What you need to know about Hare
- Hares are larger in size when compared to Rabbits.
- They are born fully developed with fur and open eyes after a gestation period lasting about 42 days.
- Hares are runners; they run fast and prefer to bolt away from their predators.
- They prefer open-area habitats such as prairies, where they make their nests in small open depressions.
- In general, hares have longer ears and longer hind feet than rabbits.
- While the tail is relatively short, it is longer than that of rabbits.
- Hares eat harder substances like plant shoots, twigs and bark.
- Baby hares, called leverets, are born looking like miniature version of their parents – fully furred, eyes open, and pretty much ready to begin hopping around.
- Hares generally have much more dramatic seasonal color changes than rabbits.
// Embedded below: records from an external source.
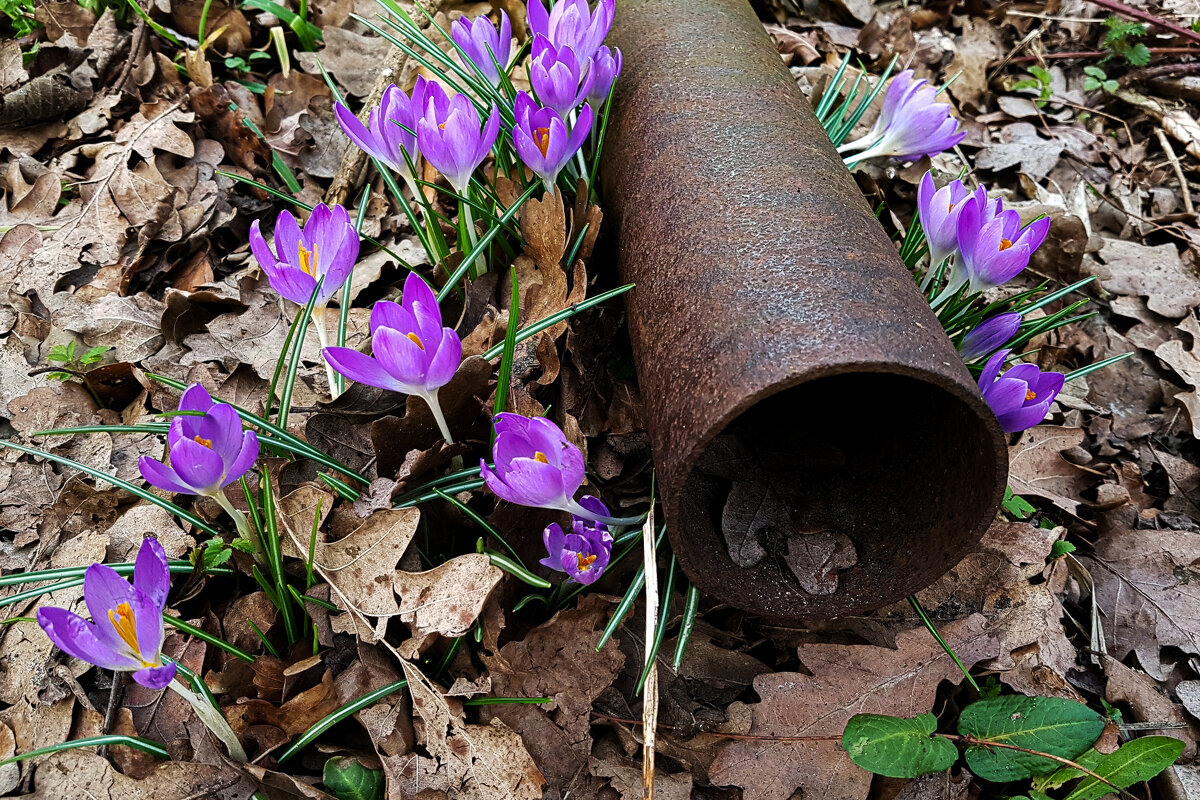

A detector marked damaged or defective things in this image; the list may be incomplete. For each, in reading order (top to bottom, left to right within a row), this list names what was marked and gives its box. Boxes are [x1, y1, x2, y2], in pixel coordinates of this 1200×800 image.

rusty metal pipe [604, 0, 1008, 620]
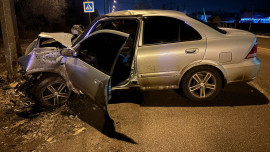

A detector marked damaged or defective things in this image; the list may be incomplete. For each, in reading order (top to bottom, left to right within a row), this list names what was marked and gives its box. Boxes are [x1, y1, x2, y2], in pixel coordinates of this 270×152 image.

crashed silver sedan [18, 9, 260, 108]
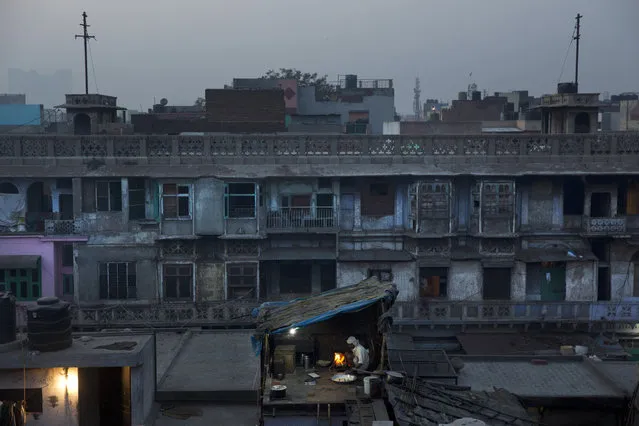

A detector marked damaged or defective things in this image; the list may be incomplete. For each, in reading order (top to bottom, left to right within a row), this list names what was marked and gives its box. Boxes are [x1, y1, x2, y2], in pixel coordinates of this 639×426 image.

peeling plaster wall [76, 245, 159, 302]
peeling plaster wall [196, 262, 226, 302]
peeling plaster wall [338, 262, 418, 302]
peeling plaster wall [448, 262, 482, 302]
peeling plaster wall [568, 262, 596, 302]
peeling plaster wall [0, 366, 78, 426]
For example, the snowshoe hare, for instance, goes from a brown to a brilliant white come winter in order to provide camouflage appropriate to the season.
- Hares are generally solitary creatures but may come together during late winter and for courting purposes.
- They can give birth to up to five young at one time.
- They feed at night and at dawn.
Also Read: Difference Between Bunny And Rabbit
The names hare and rabbit are frequently misapplied to particular species. Jackrabbit d of North America, for example, are actually hares while the hispid hare of Nepal and India is a rabbit, and the mouse hare is another name for the pika. A young hare is called a leveret and a young rabbit is called a kitten, kit, or, least correct but very commonly, a bunny.
- Both rabbits and hares have short tails.
- Rabbits and hares both molt and then grow new hair. This happens in both spring and in fall.
- Both rabbits and hares are herbivores.
- Both animals are members of the Leporidae family, so they are already relatives.
There are of course many other differences between rabbits and hares such as skull shape, the length and configuration of bones, etc. but for the casual observer of the two who wants to know the main non-scientific differences, this article is a good attempt in this regard.